The researchers continued by investigating the specific role of period, named for its contribution to the length of circadian cycles, to find out how this gene negatively affects lifespan. Dr. Ulgherait observed that period mutant flies not only lived longer than their genetically intact counterparts, but were also leaner despite an increased food intake. Remarkably, nutrients that were taken up by the flies were not converted into storable energy but rather used for heat production, as reflected by a higher ability of period mutant flies to recover after a cold shock of 4 °C for 1 hour. When burning of nutrients is disconnected from energy production, the metabolic machinery in the cell is considered to be “uncoupled”, a process regulated by so-called “uncoupling proteins”. Dr. Ulgherait found that the expression of uncoupling proteins was consistently high in period mutant flies. Moreover, disruption of uncoupling proteins reverted lifespan of period mutants to that of control flies, indicating that uncoupled energy metabolism and increased heat generation is important for longevity.
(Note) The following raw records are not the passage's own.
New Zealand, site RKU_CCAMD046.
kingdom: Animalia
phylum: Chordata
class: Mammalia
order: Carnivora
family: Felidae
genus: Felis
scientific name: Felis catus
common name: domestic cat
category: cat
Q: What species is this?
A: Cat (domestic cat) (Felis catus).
To determine which organ of the body is responsible for the effect of period on aging, the researchers removed the gene from different tissues one by one. This way, they found that loss of the period gene in the intestine was sufficient to increase lifespan. Intestinal expression of uncoupling proteins was required for the increased lifespan in period mutant flies, indicating that an uncoupled energy metabolism in the gut is essential for longevity. To understand the underlying mechanism through which uncoupled energy metabolism in the intestine regulates lifespan, Dr. Ulgherait examined intestinal functions that are affected by aging, including intestinal barrier function, which deteriorates with aging and makes the intestines more leaky. The scientists assessed intestinal barrier function in period mutant flies by performing the “smurf assay”. This assay, named after the children’s cartoon, measures leakage of an ingested blue dye which makes the fly resemble a smurf (see image below). Indeed, period mutant flies showed a lower percentage of “smurfs” relative to controls, indicating less intestinal leakiness. Thus, loss of the circadian period gene protects against aging-related intestinal dysfunction. 
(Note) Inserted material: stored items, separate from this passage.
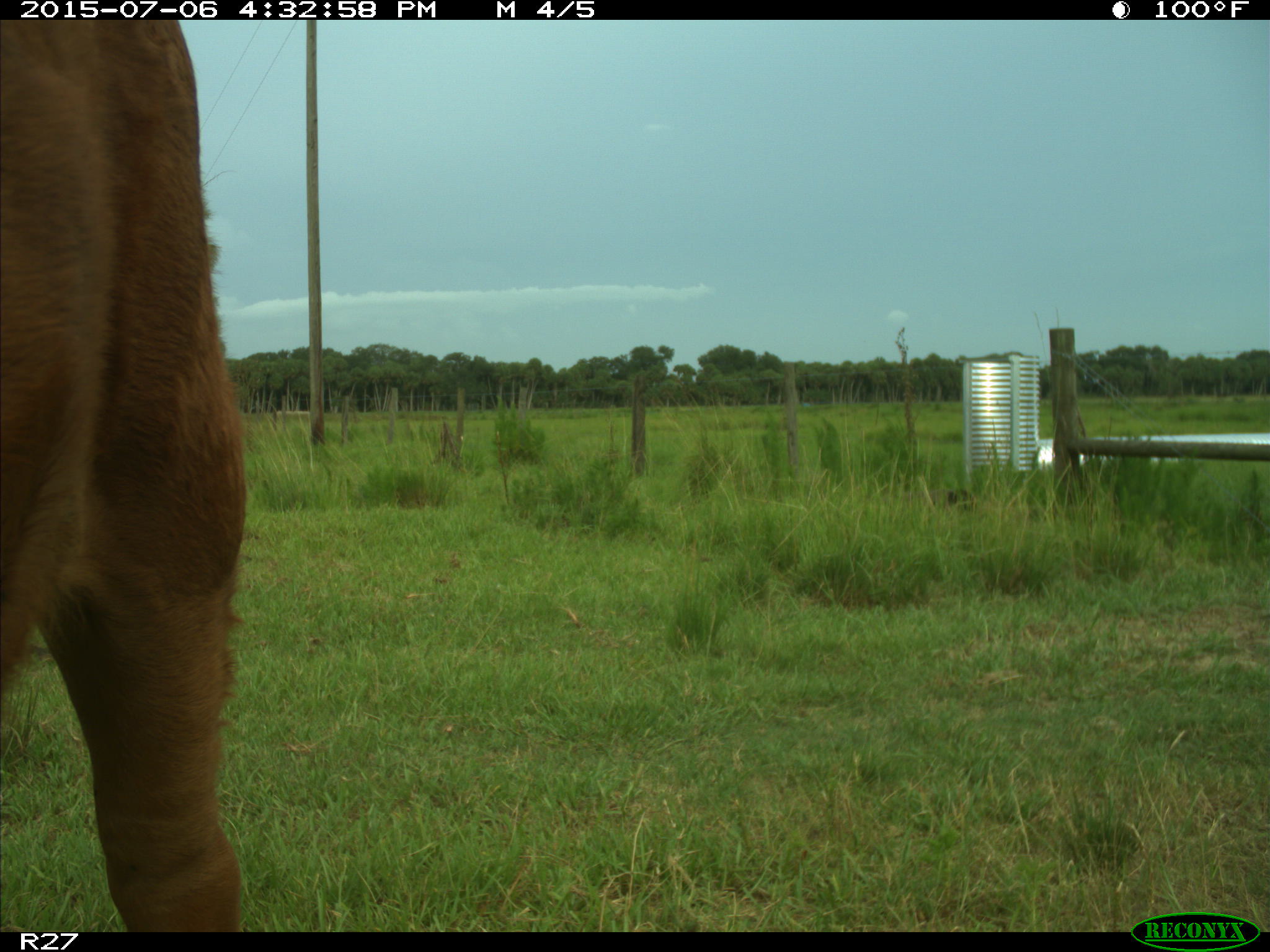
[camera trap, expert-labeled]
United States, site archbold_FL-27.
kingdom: Animalia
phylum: Chordata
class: Mammalia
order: Artiodactyla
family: Bovidae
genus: Bos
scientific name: Bos taurus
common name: domestic cow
Photograph showing a normal-colored fruit fly (bottom left) with an intact intestinal barrier function and “smurf” flies (right and top left) with a disrupted intestinal barrier function. Source: The Scientist.
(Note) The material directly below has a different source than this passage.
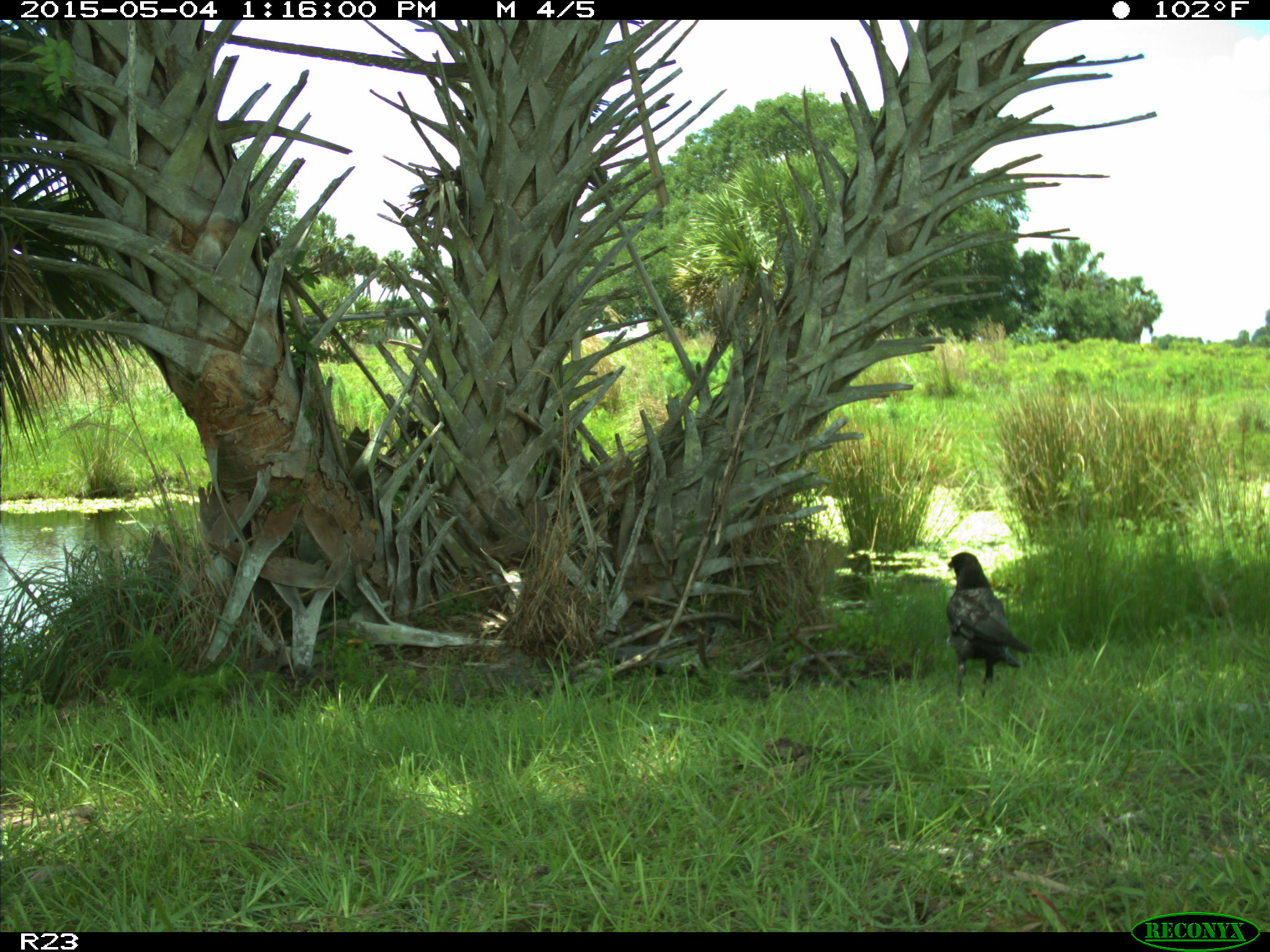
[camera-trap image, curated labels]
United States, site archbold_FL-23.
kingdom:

In summary, the research by Dr. Ulgherait and colleagues shows that disruption of circadian rhythm affects lifespan by modulating uncoupled energy metabolism in the gut. Although this research was performed in Drosophila, genetic variability in uncoupling proteins has been shown to predict longevity in humans. Therefore, pharmacological targeting of uncoupling may be one of the keys for increasing lifespan. So perhaps we should avoid hypotheticals and actually start asking the question: “Would you want to live forever?”